**THE PROBLEM**
Answer these from the article header:
1. In which volume and issue of Acta Chimica Sinica does the article appear, and on what pages?
2. On what dates was the article received and published?
3. What grant number is listed for the Hunan Provincial Natural Science Foundation of China?

**SELECTED EXCERPT**
Acta Chimica Sinica ›› 2013, Vol. 71 ›› Issue (08): 1154-1160.

Article

一种新型酶生物燃料电池阳极构建及性能研究

1. a 湖南大学化学化工学院 化学生物传感与计量学国家重点实验室 长沙 410082;
b 湖南有色金属研究院 长沙 410015
• 投稿日期:2013-03-15 发布日期:2013-06-13
• 通讯作者: 陈金华, E-mail: chenjinhua@hnu.edu.cn; Tel.: 0086-0731-88821961; Fax: 0086-0731-88821848 E-mail:chenjinhua@hnu.edu.cn
• 基金资助:

项目受国家自然科学基金(No. 21275041)、湖南省自然科学基金(No. 12JJ2010)、高等学校博士学科点专项科研基金(No. 20110161110009)和长江学者和创新团队发展计划(No. IRT1238)资助.

Construction and Performance of a New Bioanode for Biofuel Cells

Zou Qionga, Liu Juana,b, Zhu Gangbinga, Zhang Xiaohuaa, Chen Jinhuaa

1. a State Key Laboratory of Chemo/Biosensing and Chemometrics, College of Chemistry and Chemical Engineering, Hunan University, Changsha 410082;
b Hunan Research Institute for Nonferrous Metals, Changsha 410015
• Received:2013-03-15 Published:2013-06-13
• Supported by:

Project supported by the National Natural Science Foundation of China (No. 21275041), Hunan Provincial Natural Science Foundation of China (No. 12JJ2010), the Specialized Research Fund for the Doctoral Program of Higher Education (No. 20110161110009), and Program for Changjiang Scholars and Innovative Research Team in University (No. IRT1238).

**DATA EXTRACT**
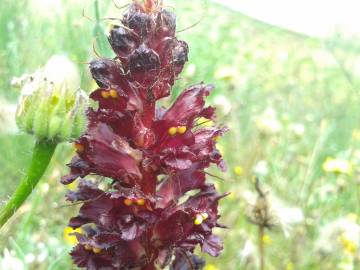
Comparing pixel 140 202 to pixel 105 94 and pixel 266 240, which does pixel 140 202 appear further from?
pixel 266 240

**REPLY TO THE EXERCISE**
1. Volume 71, Issue 08, pages 1154-1160.
2. Received 2013-03-15; published 2013-06-13.
3. No. 12JJ2010.